# My Game & Goals



## FrogsHair (Mar 4, 2010)

I don't normally set any golfing goals for my up coming golf. Since I pretty much golf year around, I suppose staying healthy, and injury free would be considered goals. Starting a few months ago I put a lot of effort into practicing proper, accurate alignment, and having my hands lead my iron's club face into impact. I am beginning to see some dividends. Over the past few rounds I have hit some absolute, quality golf shots with my irons. From 190 yards back to chips, and pitches, I have hit more good shots than bad. Of course some of those bad ones were real stinkers, but for the most part, I have hit quite a few decent shots into greens. Lately I have been losing strokes with my putter, and few more off the tee with my driver. These problems are two fold. My driver problems puts a lot of pressure on my iron game. Sometimes I have to waste a shot just to punch out into a better position to have a chance at a quality shot into the green. One of my personal rules is if I can get a club face on the ball, I am going to hit it, and try to advance the ball. I once eagled a par 5 hitting my 3rd shot from 1" of water, with the ball sitting on a concrete slab. A lucky shot to be sure, but still anything is possible in golf. 99.9% of my "unplayable lies" are water, and otherwise lost balls, which of course are not to be considered unplayable. Poor putting on a green ruins any previous good shots for me. However the previous good shots are still important in the over all score. I don't get many birds during most of my rounds, and I have to rely very heavily on "par" to shoot my lower scores. Every so often I will get 3-4 birds in a round, but those are few, and far between. Birds do come in bunches for me for what ever reason. I once kept a stat for what my first putts were for, once I was on the green. This over the course of 20 rounds. 80% of my first putts were for par, or better. Unfortunately most were for par, and with not too many up and downs made. I also tend to get "stuck" on certain scoring numbers when golfing. I will go stretches where I scare the heck out of 80, even dabbling in the high 70s at times. Other times the number 87 is pretty common. Makes little difference what course, what tee box I might use, or how long the course is. So that's my game for the most part. Some days are just better than others.


----------



## EyeLine Golf (Jun 4, 2010)

FrogsHair- At Eyeline Golf we have been working on a personal scoring blueprint! Its website that allows you to set goals, track stats, and compare your scores and stats to top PGA professionals. Basically it is a plan to improve your game. Try it 100% free absolutely no credit card required. With the free membership you will be able to enter up to 4 rounds per month or simply upgrade to the unlimited plan for only $49.99 per year! If you want to set goals, improve stats and improve your game the gameplan is where to begin! (deleted link)


----------



## Cajun (Jan 17, 2010)

$50 a year to track stats is very pricey considering I can name several sites that let you track unlimited scores,stats and handicap free. What I'd like is the stats on how many spammers roll through our site without giving any meaningful content.

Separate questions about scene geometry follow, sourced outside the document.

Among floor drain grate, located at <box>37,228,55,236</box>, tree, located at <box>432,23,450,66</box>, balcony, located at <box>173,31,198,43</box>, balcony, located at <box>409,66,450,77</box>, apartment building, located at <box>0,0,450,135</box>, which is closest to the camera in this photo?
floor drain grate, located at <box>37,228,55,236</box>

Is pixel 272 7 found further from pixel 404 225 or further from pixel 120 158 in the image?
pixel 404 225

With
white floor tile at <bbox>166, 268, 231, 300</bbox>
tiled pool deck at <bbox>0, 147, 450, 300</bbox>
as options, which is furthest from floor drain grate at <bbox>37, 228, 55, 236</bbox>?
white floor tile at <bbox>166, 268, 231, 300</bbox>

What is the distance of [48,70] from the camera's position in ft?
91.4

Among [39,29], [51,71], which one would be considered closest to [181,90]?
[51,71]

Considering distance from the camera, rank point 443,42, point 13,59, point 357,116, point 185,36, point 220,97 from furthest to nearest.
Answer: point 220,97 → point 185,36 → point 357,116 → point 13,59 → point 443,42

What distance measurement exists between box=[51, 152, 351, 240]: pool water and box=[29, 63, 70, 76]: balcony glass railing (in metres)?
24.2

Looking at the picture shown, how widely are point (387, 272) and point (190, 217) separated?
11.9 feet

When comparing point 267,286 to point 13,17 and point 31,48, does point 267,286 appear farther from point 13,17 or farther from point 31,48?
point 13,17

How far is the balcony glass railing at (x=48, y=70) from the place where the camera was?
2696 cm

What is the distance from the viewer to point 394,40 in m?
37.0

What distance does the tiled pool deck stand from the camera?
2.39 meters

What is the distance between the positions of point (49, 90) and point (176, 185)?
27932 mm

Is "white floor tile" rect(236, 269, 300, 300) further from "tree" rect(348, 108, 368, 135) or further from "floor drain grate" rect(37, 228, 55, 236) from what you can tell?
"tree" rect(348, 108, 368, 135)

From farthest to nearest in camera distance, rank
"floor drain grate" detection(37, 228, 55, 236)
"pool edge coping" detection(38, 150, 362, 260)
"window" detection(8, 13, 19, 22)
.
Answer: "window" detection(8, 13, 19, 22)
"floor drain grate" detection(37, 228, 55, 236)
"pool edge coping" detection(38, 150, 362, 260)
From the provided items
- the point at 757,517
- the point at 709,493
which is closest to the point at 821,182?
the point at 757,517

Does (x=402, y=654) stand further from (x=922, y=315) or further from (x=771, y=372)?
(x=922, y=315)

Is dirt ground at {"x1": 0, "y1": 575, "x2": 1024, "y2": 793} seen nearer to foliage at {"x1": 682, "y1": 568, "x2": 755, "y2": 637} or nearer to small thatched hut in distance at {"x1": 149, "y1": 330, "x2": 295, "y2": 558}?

Frog, I think you have set very reasonable goals for your game and I'm sure with your "Play ethics" and the frequency you play, you'll hit your goals. For me I think my main goal for the rest of the summer is to get my errant shots under control, I'm striking the ball well currently, but still have those 5 or 6 shots a round that just go nowhere near where I thought they were going to go. When I do it, I almost always hit a "learning ball" (not counting it in my score) and try to figure out what I did wrong. Sometimes I can figure it out, sometimes it was just a brain fart and a bad shot. I think if I can get those shots under control, I'll significatly improve my score.


----------



## FrogsHair (Mar 4, 2010)

I gave your website a look see. One of the better ones I have visited. I might give it a try for a few rounds. I did like the videos. I am not one to keep a lot of stats. I have my own generic score cards I have made up that has 3 items I keep track of. One is the score, per hole of course. Second is the number of putts per hole I take. The third is my shot game handicap (SGH) per hole number. I only use my SGH on the holes that I do not hit the greens in regulation. If I put a "2" down that means I got up and down. A "3", or higher number would be the number or strokes/putts, on a missed green, that it took to get the ball onto the green, and into the hole. "3" is a bogey, "4" is a double bogey, and so on. Fortunately I don't write down many 5s. If I have 8 SGH numbers entered that total 20 strokes, I would divide 20 by 8 for an average of 2.5 for that round. The pros play at 2.10-2.30 for their SGH. They make up strokes with birdies on other holes. I am at 2.84 (average) for my games. If I have 12 holes that I had to write down a SGH number, and I average 2.84 for the round, that would be equal to about 10 strokes over par. Tells me everything I need to know about the round, when I keep those stats. A lot of times I just go out and hit the ball, keeping my score in head. My game is what it is.


----------



## broken tee (Jan 13, 2008)

An Excel spreed sheet can do the same thing


----------



## Fourputt (Nov 18, 2006)

I don't set goals except to play the game correctly by the rules and have fun. My game is sometimes good, other times not so good. I try to use good course management, but my swing loves to negate the best laid plans. I try to have a plan for each hole, and a plan for each shot. Those plans tend to change dynamically because I regularly fail to execute the planned shot. 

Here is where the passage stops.